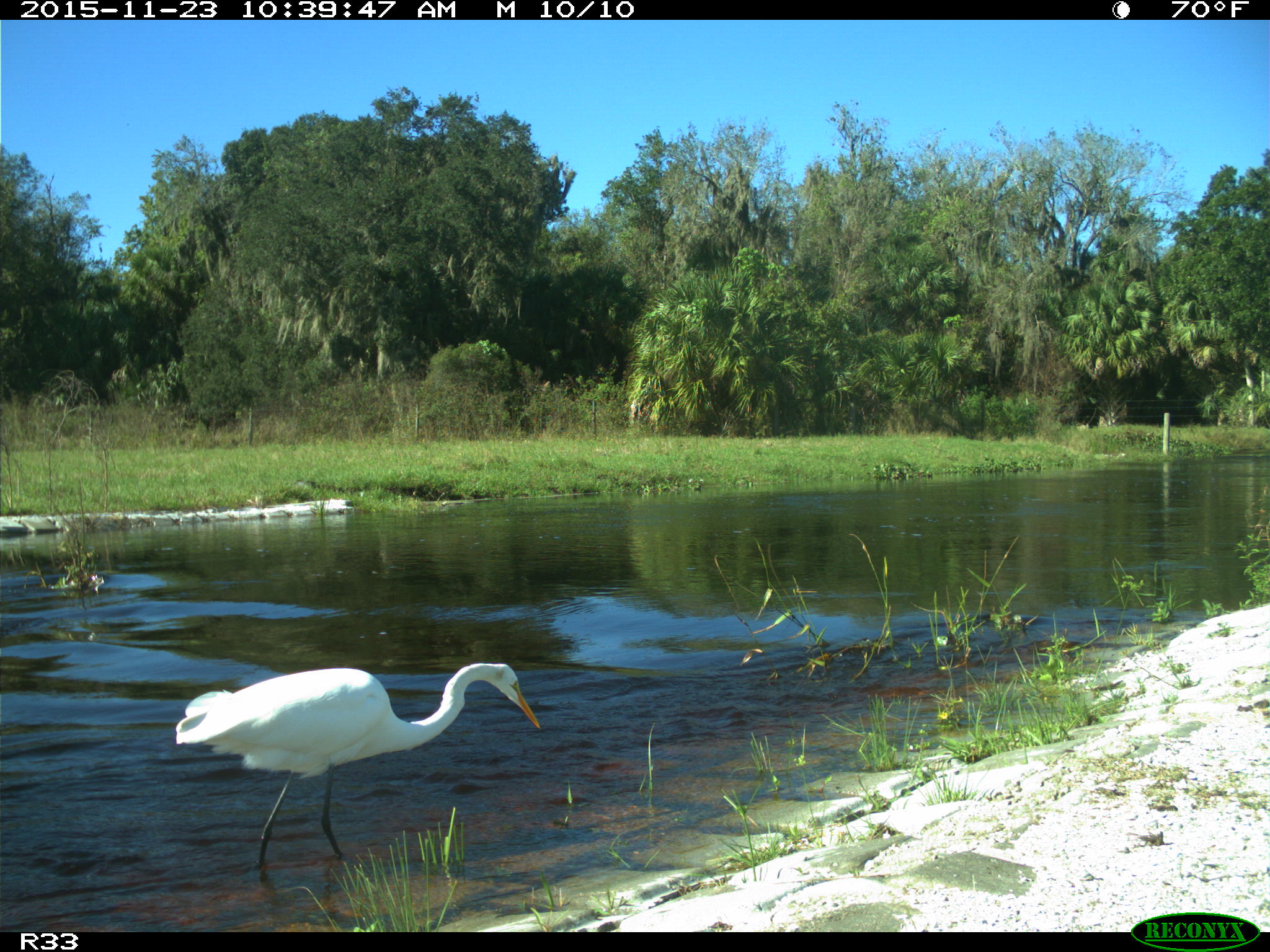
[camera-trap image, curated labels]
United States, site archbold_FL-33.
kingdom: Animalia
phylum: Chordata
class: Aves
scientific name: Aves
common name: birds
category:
========
Write out the records word for word. Pictures stay out.

[camera-trap image, curated labels]
United States, site archbold_FL-33.
kingdom: Animalia
phylum: Chordata
class: Aves
scientific name: Aves
common name: birds
category:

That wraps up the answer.